作業指示:
「How far is red」を含む行から最後の行までを、「番号」と「内容」の二列からなるMarkdownの表に書き直してください。空行は表に入れないでください。

━━━ 表示データ ━━━

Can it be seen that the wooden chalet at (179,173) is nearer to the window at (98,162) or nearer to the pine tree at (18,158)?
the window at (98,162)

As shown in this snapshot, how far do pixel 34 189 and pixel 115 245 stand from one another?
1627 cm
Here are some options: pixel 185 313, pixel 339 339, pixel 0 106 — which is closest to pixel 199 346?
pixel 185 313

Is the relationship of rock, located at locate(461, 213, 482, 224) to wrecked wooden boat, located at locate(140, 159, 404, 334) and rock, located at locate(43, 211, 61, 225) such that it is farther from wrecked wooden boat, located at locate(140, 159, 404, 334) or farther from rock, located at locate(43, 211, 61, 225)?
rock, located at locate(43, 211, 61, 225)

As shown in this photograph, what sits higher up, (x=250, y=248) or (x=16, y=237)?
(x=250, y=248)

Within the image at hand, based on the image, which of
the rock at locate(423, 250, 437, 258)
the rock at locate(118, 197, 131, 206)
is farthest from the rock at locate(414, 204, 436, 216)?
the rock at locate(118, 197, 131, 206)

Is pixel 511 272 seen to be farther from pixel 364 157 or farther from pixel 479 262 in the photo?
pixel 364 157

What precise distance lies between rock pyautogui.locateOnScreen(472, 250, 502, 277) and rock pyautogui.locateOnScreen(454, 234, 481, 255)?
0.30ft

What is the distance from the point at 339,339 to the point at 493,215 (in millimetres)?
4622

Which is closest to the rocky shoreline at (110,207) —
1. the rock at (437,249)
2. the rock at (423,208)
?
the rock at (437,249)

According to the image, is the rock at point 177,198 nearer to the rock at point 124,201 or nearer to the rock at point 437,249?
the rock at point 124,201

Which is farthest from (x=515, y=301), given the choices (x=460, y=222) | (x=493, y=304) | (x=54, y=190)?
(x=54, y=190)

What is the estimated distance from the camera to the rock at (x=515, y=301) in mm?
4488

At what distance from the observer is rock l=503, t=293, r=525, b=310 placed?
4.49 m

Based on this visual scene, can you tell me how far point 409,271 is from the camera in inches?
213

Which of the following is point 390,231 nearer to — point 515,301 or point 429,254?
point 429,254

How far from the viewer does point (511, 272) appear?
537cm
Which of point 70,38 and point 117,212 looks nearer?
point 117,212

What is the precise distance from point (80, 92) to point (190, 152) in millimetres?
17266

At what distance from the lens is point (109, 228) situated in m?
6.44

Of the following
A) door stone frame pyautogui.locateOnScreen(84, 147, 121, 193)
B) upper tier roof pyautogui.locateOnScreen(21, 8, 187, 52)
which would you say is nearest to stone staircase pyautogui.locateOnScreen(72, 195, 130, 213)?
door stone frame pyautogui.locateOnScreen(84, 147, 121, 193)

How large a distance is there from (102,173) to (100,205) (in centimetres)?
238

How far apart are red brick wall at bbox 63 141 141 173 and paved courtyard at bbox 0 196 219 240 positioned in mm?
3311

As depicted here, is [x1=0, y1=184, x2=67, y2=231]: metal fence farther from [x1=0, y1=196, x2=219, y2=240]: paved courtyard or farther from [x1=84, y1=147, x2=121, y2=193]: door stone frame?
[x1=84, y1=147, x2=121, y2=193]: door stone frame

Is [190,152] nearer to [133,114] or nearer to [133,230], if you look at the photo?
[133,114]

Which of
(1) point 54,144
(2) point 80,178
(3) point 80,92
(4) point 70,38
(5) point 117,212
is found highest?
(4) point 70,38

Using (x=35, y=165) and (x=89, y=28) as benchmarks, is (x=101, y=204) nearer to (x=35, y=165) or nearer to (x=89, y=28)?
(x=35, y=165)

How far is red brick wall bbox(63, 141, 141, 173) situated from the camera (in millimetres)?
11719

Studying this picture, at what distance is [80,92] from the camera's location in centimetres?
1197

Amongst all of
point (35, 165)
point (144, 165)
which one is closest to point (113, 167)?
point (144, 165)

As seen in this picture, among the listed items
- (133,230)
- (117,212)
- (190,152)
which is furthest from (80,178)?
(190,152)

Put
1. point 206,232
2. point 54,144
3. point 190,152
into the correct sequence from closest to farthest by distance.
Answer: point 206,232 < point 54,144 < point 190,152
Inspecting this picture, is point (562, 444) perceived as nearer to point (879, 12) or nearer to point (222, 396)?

━━━

結果:
| 番号 | 内容 |
|---|---|
| 1 | How far is red brick wall bbox(63, 141, 141, 173) situated from the camera (in millimetres)? |
| 2 | 11719 |
| 3 | Studying this picture, at what distance is [80,92] from the camera's location in centimetres? |
| 4 | 1197 |
| 5 | Amongst all of |
| 6 | point (35, 165) |
| 7 | point (144, 165) |
| 8 | which one is closest to point (113, 167)? |
| 9 | point (144, 165) |
| 10 | As seen in this picture, among the listed items |
| 11 | - (133,230) |
| 12 | - (117,212) |
| 13 | - (190,152) |
| 14 | which is furthest from (80,178)? |
| 15 | (190,152) |
| 16 | Put |
| 17 | 1. point 206,232 |
| 18 | 2. point 54,144 |
| 19 | 3. point 190,152 |
| 20 | into the correct sequence from closest to farthest by distance. |
| 21 | Answer: point 206,232 < point 54,144 < point 190,152 |
| 22 | Inspecting this picture, is point (562, 444) perceived as nearer to point (879, 12) or nearer to point (222, 396)? |